Your healthcare costs are going up, but so are your employers'.
Employers shelled out $9,562 per employee, on average, for healthcare benefits this year, a 6.9 percent increase over last year, according to a survey of employers released Wednesday.
That's up from a 5.5 percent increase in 2009 and the largest percentage increase since 2004, according to consulting firm Mercer, which compiled the annual survey.
The Mercer survey, which this year included 2,836 employers with 10 or more employees, reported that costs rose most for companies with 500 employees or more. For those employers, costs went up by 8.5 percent, versus 4.4 percent for smaller employers.
Big companies are more likely to be self-insured, meaning they pay out of pocket for their employees’ health expenses.
Beth Umland, Mercer’s director of health and benefits research, said the bigger increase for those large employers is partly because healthcare treatment costs rose during the year. She said employees also may have sought out more healthcare treatments in 2010 after putting them off in 2008 and 2009 because of the recession.
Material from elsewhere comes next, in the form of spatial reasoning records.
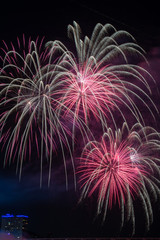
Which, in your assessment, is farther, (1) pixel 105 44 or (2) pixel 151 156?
(2) pixel 151 156

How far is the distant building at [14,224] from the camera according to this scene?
5628cm

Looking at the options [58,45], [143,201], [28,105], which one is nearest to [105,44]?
[58,45]

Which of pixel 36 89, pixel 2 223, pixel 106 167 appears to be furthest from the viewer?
pixel 2 223

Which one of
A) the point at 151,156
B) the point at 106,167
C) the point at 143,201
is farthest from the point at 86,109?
the point at 143,201

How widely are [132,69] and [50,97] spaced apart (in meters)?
5.74

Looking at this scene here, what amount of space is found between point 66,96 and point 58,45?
338 cm

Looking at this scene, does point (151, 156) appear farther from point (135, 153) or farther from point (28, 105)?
point (28, 105)

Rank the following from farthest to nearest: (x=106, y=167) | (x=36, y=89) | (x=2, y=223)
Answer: (x=2, y=223)
(x=106, y=167)
(x=36, y=89)

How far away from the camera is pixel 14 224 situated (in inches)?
2323

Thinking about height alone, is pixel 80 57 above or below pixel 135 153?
above

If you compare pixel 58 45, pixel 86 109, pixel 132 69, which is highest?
Answer: pixel 58 45

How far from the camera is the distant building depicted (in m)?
56.3

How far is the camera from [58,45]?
19.9m

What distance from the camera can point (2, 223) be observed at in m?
61.8
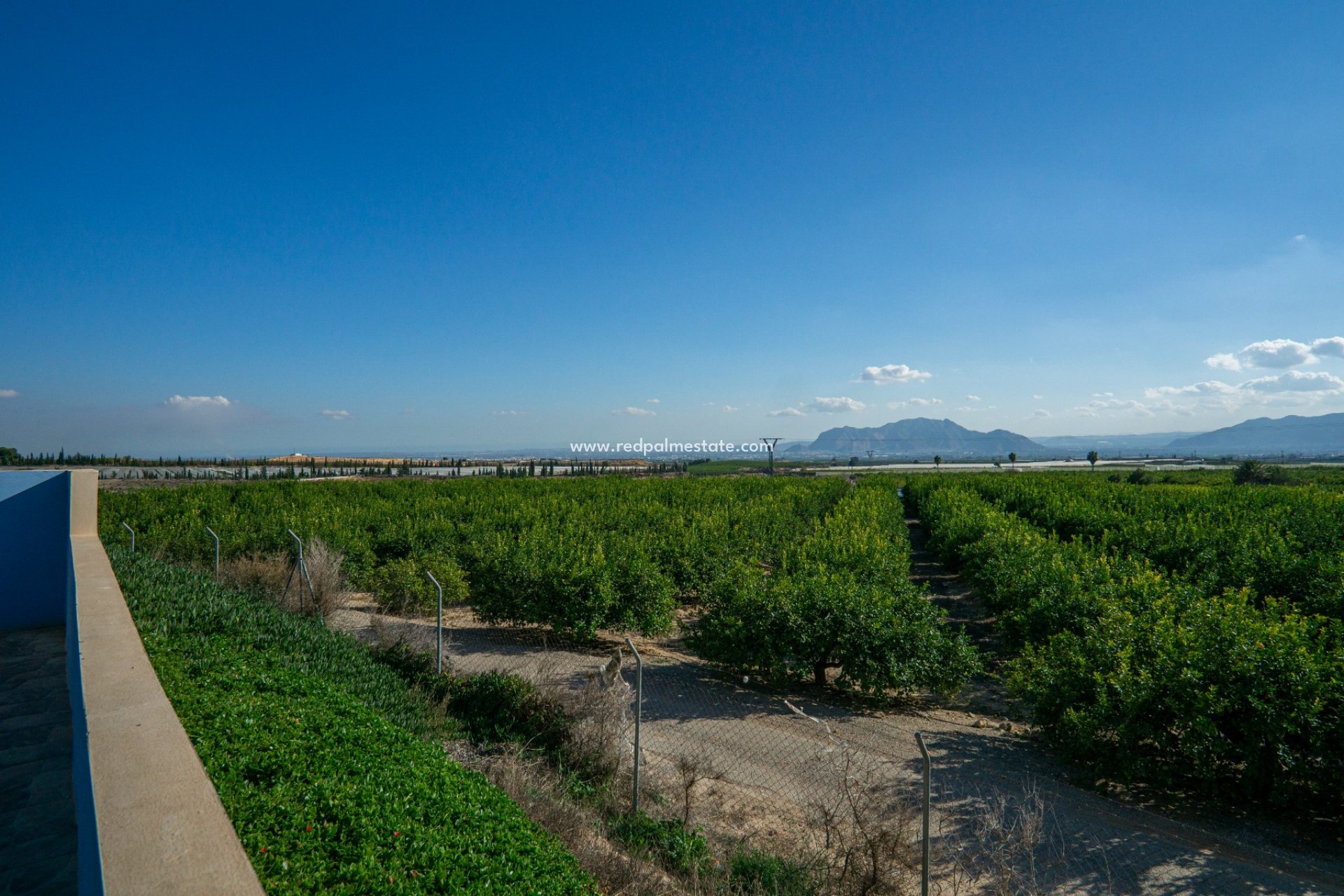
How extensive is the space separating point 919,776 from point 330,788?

Of course, employees also are feeling the pinch of rising healthcare costs. Mercer reports that the average deductible for PPO plans rose by more than $100 in 2010, to a whopping $1,200. PPO plans now make up around 70 percent of all employee benefit plans, according to Mercer.
Employers are finding other ways to cut their healthcare costs. Mercer said more employers are adding high-deductible options such as consumer-directed healthcare plans, and fewer companies are offering medical plans for early retirees.
A separate study, released by the Kaiser Family Foundation in September, found that workers are paying almost $4,000 on average for healthcare coverage this year, up 14 percent from a year earlier.